How does childhood trauma change the brain in dysregulation?
Early trauma can create a neurological injury: the left frontal cortex dims (less reasoning) while right-front emotional regions overactivate, producing irregular brainwaves, ragged breathing, and dysregulated responses.
What physical and behavioral signs reveal you're dysregulated?
Signs include numbness (hands, mouth, face), trouble finding words, clumsiness or changed handwriting, flat vocal tone or expression, emotional flooding, impulsive actions, withdrawal, and repeating unwanted behaviors.
What immediate steps should you take when you notice dysregulation?
Prioritize safety (avoid driving/machinery), step away from the trigger, slow your breathing with long exhales, ground with physical sensations (stamp feet, feel weight in chair), and use soothing touch or warm water.
Which simple sensory techniques help re-regulate quickly?

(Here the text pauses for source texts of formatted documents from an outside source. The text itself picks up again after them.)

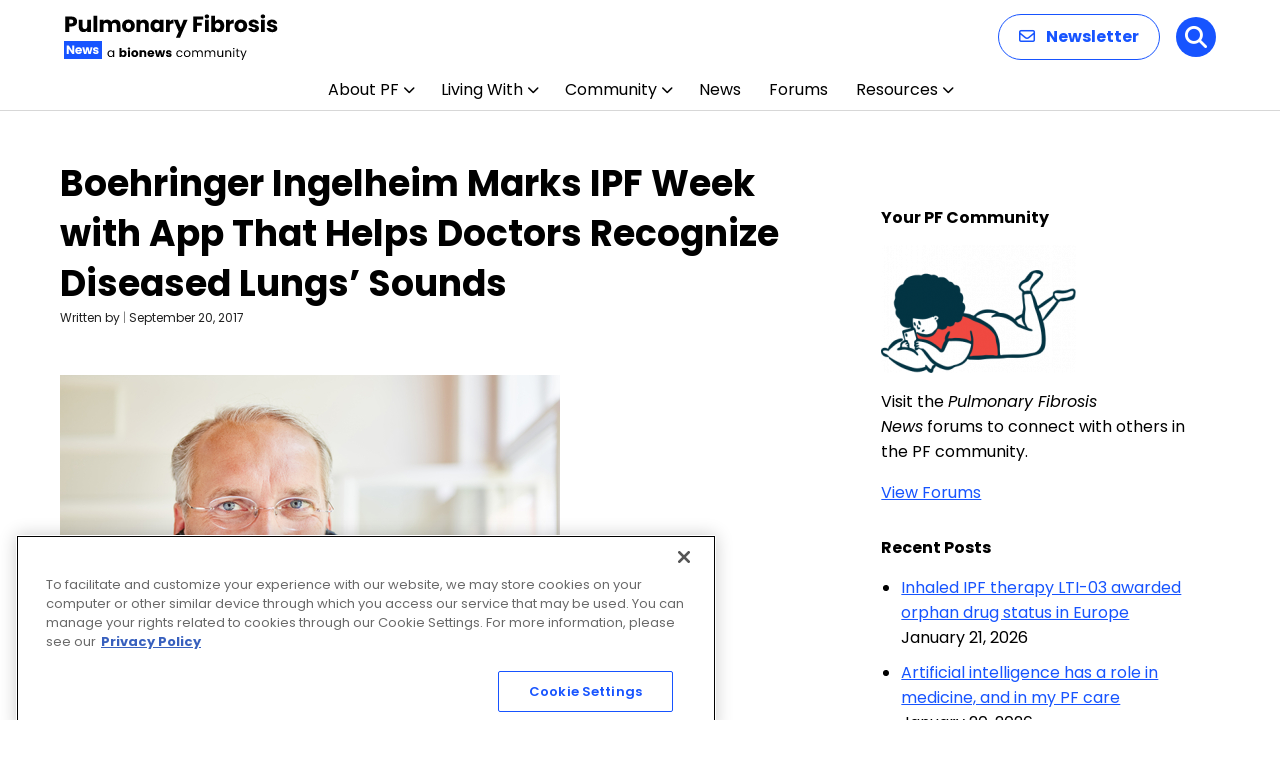

--- FILE ---
content_type: text/html; charset=utf-8
request_url: https://www.google.com/recaptcha/api2/aframe
body_size: 181
content:
<!DOCTYPE HTML><html><head><meta http-equiv="content-type" content="text/html; charset=UTF-8"></head><body><script nonce="-UeoPMTeaV4guRPdzrc7tw">/** Anti-fraud and anti-abuse applications only. See google.com/recaptcha */ try{var clients={'sodar':'https://pagead2.googlesyndication.com/pagead/sodar?'};window.addEventListener("message",function(a){try{if(a.source===window.parent){var b=JSON.parse(a.data);var c=clients[b['id']];if(c){var d=document.createElement('img');d.src=c+b['params']+'&rc='+(localStorage.getItem("rc::a")?sessionStorage.getItem("rc::b"):"");window.document.body.appendChild(d);sessionStorage.setItem("rc::e",parseInt(sessionStorage.getItem("rc::e")||0)+1);localStorage.setItem("rc::h",'1769060550133');}}}catch(b){}});window.parent.postMessage("_grecaptcha_ready", "*");}catch(b){}</script></body></html>

--- FILE ---
content_type: application/javascript; charset=utf-8
request_url: https://fundingchoicesmessages.google.com/f/AGSKWxWEN6PXKaw7gZIN8WcPFbJOTQQjPWXPfkMElCaFqfoCXEegm9z-JzhNbXVzLOmt1w7rasxTMbHyBvA0QqQlHfrUNivP3LYr-PglhvIZJr38ZhDe2Uvck53uv39M_2zIHDda3ldp?fccs=W251bGwsbnVsbCxudWxsLG51bGwsbnVsbCxudWxsLFsxNzY5MDYwNTUxLDI3MDAwMDAwMF0sbnVsbCxudWxsLG51bGwsW251bGwsWzcsOSw2XSxudWxsLDIsbnVsbCwiZW4iLG51bGwsbnVsbCxudWxsLG51bGwsbnVsbCwxXSwiaHR0cHM6Ly9wdWxtb25hcnlmaWJyb3Npc25ld3MuY29tL25ld3MvYm9laHJpbmdlci1pbmdlbGhlaW0tY3JlYXRlcy1sdW5nLXNvdW5kcy1hcHAtdGhhdC13aWxsLWhlbHAtZG9jdG9ycy1kaWFnbm9zZS1pcGYvIixudWxsLFtbOCwiOW9FQlItNW1xcW8iXSxbOSwiZW4tVVMiXSxbMTksIjIiXSxbMTcsIlswXSJdLFsyNCwiIl0sWzI5LCJmYWxzZSJdXV0
body_size: 212
content:
if (typeof __googlefc.fcKernelManager.run === 'function') {"use strict";this.default_ContributorServingResponseClientJs=this.default_ContributorServingResponseClientJs||{};(function(_){var window=this;
try{
var qp=function(a){this.A=_.t(a)};_.u(qp,_.J);var rp=function(a){this.A=_.t(a)};_.u(rp,_.J);rp.prototype.getWhitelistStatus=function(){return _.F(this,2)};var sp=function(a){this.A=_.t(a)};_.u(sp,_.J);var tp=_.ed(sp),up=function(a,b,c){this.B=a;this.j=_.A(b,qp,1);this.l=_.A(b,_.Pk,3);this.F=_.A(b,rp,4);a=this.B.location.hostname;this.D=_.Fg(this.j,2)&&_.O(this.j,2)!==""?_.O(this.j,2):a;a=new _.Qg(_.Qk(this.l));this.C=new _.dh(_.q.document,this.D,a);this.console=null;this.o=new _.mp(this.B,c,a)};
up.prototype.run=function(){if(_.O(this.j,3)){var a=this.C,b=_.O(this.j,3),c=_.fh(a),d=new _.Wg;b=_.hg(d,1,b);c=_.C(c,1,b);_.jh(a,c)}else _.gh(this.C,"FCNEC");_.op(this.o,_.A(this.l,_.De,1),this.l.getDefaultConsentRevocationText(),this.l.getDefaultConsentRevocationCloseText(),this.l.getDefaultConsentRevocationAttestationText(),this.D);_.pp(this.o,_.F(this.F,1),this.F.getWhitelistStatus());var e;a=(e=this.B.googlefc)==null?void 0:e.__executeManualDeployment;a!==void 0&&typeof a==="function"&&_.To(this.o.G,
"manualDeploymentApi")};var vp=function(){};vp.prototype.run=function(a,b,c){var d;return _.v(function(e){d=tp(b);(new up(a,d,c)).run();return e.return({})})};_.Tk(7,new vp);
}catch(e){_._DumpException(e)}
}).call(this,this.default_ContributorServingResponseClientJs);
// Google Inc.

//# sourceURL=/_/mss/boq-content-ads-contributor/_/js/k=boq-content-ads-contributor.ContributorServingResponseClientJs.en_US.9oEBR-5mqqo.es5.O/d=1/exm=ad_blocking_detection_executable,kernel_loader,loader_js_executable,web_iab_tcf_v2_signal_executable/ed=1/rs=AJlcJMwtVrnwsvCgvFVyuqXAo8GMo9641A/m=cookie_refresh_executable
__googlefc.fcKernelManager.run('\x5b\x5b\x5b7,\x22\x5b\x5bnull,\\\x22pulmonaryfibrosisnews.com\\\x22,\\\x22AKsRol8WCqlM7d4GZmC2SSXAXvNDH8OBa3H3oIPt1X7IEUqESx9WhkyLC1NOZYRZZN9QeNeNPcbLZ0F0nW754F_sVWvp4Ou6aDKFKHNrFguJUfIQjLFFqn6MD8t-2_svhBamcV5nwfx5S5i8PbYulBPRIllM3b-vdA\\\\u003d\\\\u003d\\\x22\x5d,null,\x5b\x5bnull,null,null,\\\x22https:\/\/fundingchoicesmessages.google.com\/f\/AGSKWxXkFhwQE-k-MTHlwZMTDRH2QEsonsGsKr1sv9NfC19bxBQ9ULE5Ka-r-lbjoBXmTy_6YHWEM5QW5lQxRS7saKHVoJPmXK4Q1KqQ9SikVt0Dgx2-PJoYBHb1M5k9_hraPj0CLFgq\\\x22\x5d,null,null,\x5bnull,null,null,\\\x22https:\/\/fundingchoicesmessages.google.com\/el\/AGSKWxV-iFvk4vnWhsRrRlySjvWekL1pGJrBymV67H_d85fPZKx9MYJLdZRDp7dgy9HihvQ5I2Rewlu-WbfVM-rNWM6PAfmpnvayULM_RBDx5vEfztvNs2Nw5B568Iu2dG1NqP-Bf5yl\\\x22\x5d,null,\x5bnull,\x5b7,9,6\x5d,null,2,null,\\\x22en\\\x22,null,null,null,null,null,1\x5d,null,\\\x22Privacy and cookie settings\\\x22,\\\x22Close\\\x22,null,null,null,\\\x22Managed by Google. Complies with IAB TCF. CMP ID: 300\\\x22\x5d,\x5b3,1\x5d\x5d\x22\x5d\x5d,\x5bnull,null,null,\x22https:\/\/fundingchoicesmessages.google.com\/f\/AGSKWxVA4p6Uqsqq9-NrOjcJsz-ZW2wj4_TJDh6A67F3LJM_JAdmTSxdwviha9IsfPIclTebc4pQojc37TExOv_CgbLpvzWy8Y8YHcyNNeL4ZsmYDfTvP1r_IAxaHvHXxOE8hw4jzjHm\x22\x5d\x5d');}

Stomping feet to the ground, focused exhalations, pressing the tongue to the teeth, feeling bodily contact with a chair or wall, warm hand washing, and hugging (self-hug if alone) are effective quick tools.
Why do people with dysregulation appear cold or uncaring?
When dysregulated the face and voice can go flat or blank and reasoning is suppressed, so outward behavior can look indifferent even when the person genuinely cares—it's a symptom of brain state, not character.